Blake’s Book Bag: Winter Weather Reading

By Blake Bouza, Assistant Editor

 

Welcome back to The Settler’s book review, where I sift what you should be reading from what you could be reading.

This week we are going to discuss good books to read for winter when you are stuck at home and can’t go anywhere because of the centimeters and centimeters of snow piled up around your house (we poor Southerners just don’t know any better).

Harry Potter and the Goblet of Fire by J.K. Rowling

Now my first recommendation serves two purposes. 1) Alan Rickman, known for a fantastic performance as Severus Snape in the Harry Potter movies, just passed away. 2) Harry Potter is the perfect thing to read for when you are going just a little stir crazy when cooped up in your house.

I chose “Goblet of Fire” because it is almost certain to hold your attention between everything going on in it. Between two Olympic-style wizarding events, a ball, Voldemort’s return, the Forbidden Curses, the mystery of who put Harry’s name in the goblet – there will definitely be something here to engross you and keep you reading for hours on end

Landline by Rainbow Rowell

If you want a cutesy-type comedy to occupy your attention and ensure your cheeks are not rosy just from the frigid wind, then give “Landline” a try.

This book is so delightfully quotable with the one-liners Rowell gives her characters. The book is basically about a screenwriter whose marriage is on the rocks with her husband and hurts it even further when she tells him she will have to work on Christmas rather than go to his parents’ house down south.

With an iciness that has nothing to do with the weather between them, he leaves with the kids while Georgie stays at her mother’s house.
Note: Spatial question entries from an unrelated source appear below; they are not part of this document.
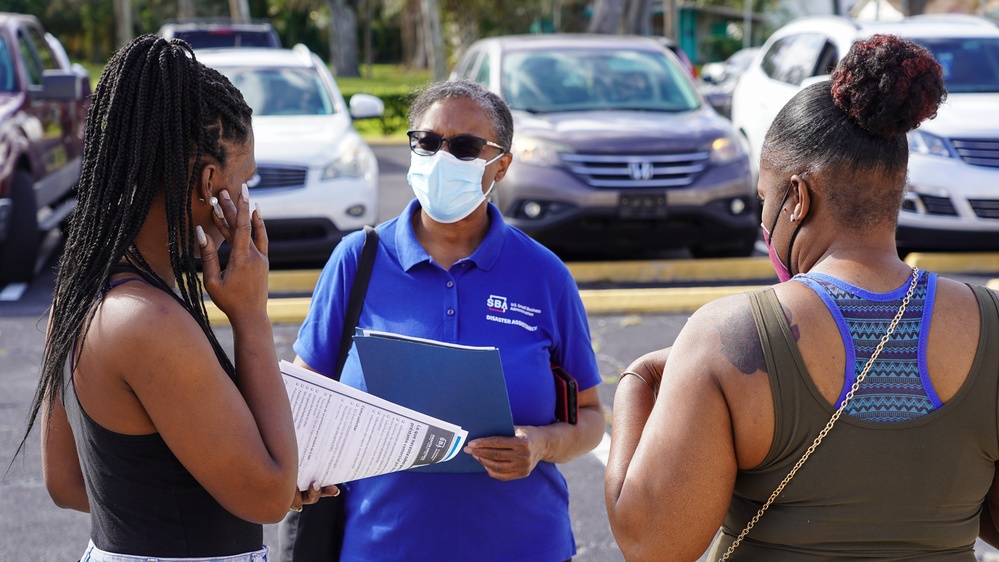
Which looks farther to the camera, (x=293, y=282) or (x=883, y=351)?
(x=293, y=282)

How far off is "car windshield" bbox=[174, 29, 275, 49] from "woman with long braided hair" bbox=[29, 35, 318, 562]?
1463 centimetres

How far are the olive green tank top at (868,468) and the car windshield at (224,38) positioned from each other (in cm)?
1518

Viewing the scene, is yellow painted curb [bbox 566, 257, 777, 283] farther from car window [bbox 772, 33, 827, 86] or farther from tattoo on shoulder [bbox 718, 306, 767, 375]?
tattoo on shoulder [bbox 718, 306, 767, 375]

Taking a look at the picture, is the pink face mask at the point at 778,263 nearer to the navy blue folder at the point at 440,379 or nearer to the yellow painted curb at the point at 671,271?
the navy blue folder at the point at 440,379

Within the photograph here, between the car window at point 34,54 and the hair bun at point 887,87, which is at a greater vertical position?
the hair bun at point 887,87

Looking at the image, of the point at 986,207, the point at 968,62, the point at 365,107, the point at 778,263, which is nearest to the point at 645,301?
the point at 986,207

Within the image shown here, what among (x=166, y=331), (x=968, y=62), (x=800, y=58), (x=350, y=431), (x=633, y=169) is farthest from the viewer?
(x=800, y=58)

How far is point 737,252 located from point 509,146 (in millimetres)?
6491

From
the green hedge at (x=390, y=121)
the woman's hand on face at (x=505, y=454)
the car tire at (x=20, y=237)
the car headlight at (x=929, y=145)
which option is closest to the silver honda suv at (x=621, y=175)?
the car headlight at (x=929, y=145)

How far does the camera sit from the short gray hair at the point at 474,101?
3.06 meters

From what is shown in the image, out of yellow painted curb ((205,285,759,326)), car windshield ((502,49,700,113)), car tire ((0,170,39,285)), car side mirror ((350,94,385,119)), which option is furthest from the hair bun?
car side mirror ((350,94,385,119))

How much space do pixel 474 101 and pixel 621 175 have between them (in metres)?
5.46

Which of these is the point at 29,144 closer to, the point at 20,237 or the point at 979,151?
the point at 20,237

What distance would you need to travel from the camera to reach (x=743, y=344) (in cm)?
182
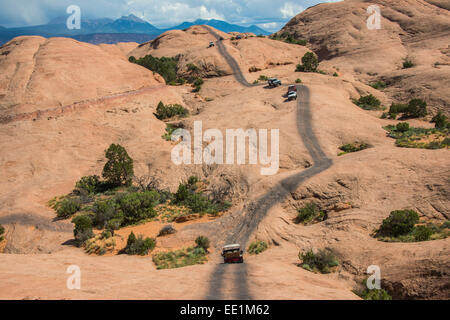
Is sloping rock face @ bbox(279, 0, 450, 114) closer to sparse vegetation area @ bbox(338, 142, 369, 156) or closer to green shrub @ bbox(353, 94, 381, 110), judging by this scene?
green shrub @ bbox(353, 94, 381, 110)

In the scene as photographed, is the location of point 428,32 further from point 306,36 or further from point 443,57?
point 306,36

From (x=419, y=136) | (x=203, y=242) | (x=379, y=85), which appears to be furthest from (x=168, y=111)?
(x=379, y=85)

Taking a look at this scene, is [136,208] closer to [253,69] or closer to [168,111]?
[168,111]

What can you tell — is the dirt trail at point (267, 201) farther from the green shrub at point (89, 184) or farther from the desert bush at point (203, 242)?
the green shrub at point (89, 184)

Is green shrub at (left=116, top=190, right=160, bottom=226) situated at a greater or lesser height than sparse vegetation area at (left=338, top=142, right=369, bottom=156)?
lesser

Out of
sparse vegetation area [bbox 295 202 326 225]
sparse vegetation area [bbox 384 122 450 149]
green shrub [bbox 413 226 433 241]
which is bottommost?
sparse vegetation area [bbox 295 202 326 225]

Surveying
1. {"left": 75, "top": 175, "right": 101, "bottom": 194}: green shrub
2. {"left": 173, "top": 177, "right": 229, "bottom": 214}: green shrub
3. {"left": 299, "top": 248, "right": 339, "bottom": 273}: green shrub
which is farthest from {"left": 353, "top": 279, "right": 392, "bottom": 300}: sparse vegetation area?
{"left": 75, "top": 175, "right": 101, "bottom": 194}: green shrub

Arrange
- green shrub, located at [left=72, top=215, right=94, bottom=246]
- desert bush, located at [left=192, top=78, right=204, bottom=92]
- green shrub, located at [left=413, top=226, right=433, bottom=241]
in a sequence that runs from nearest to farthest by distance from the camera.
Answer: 1. green shrub, located at [left=413, top=226, right=433, bottom=241]
2. green shrub, located at [left=72, top=215, right=94, bottom=246]
3. desert bush, located at [left=192, top=78, right=204, bottom=92]
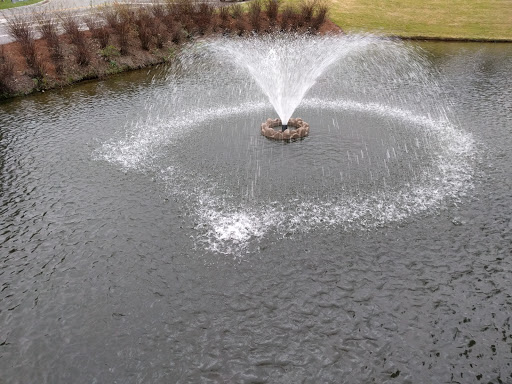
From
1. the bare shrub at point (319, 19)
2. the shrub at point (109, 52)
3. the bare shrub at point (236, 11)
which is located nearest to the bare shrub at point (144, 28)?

There she uses her mom’s landline to call him, but discovers that each call she makes is to her husband of years ago, while he was in college.

Time-travelling phone calling that doesn’t waste time trying to explain itself, interesting characters, a snowy Nebraska setting, and whip-snapping dialogue ensure you might just finish this before the snow melts.

 

61 Hours by Lee Child.

It was between this one and “And Then There Were None,” but I ultimately settled on this one because with Child’s writing you will feel just how cold the main character, Jack Reacher, is.

If you like a little bit of thrill and mystery to your late nights by the fire, look no further than “61 Hours.” Jack Reacher is on a tour bus with several senior citizens when it breaks down near South Dakota.

On the kindness of a stranger, he ends up staying at the house of a star witness in a case against the corruption of the town. But witness is in danger because a hitman for the mafia is coming to town.

Told over the course of (you guessed it) 61 hours, Child’s writing shows he knows how to do what he does when it comes to showing off a kick-butt character and overwhelming odds – all against the backdrop of the frozen South Dakota landscape.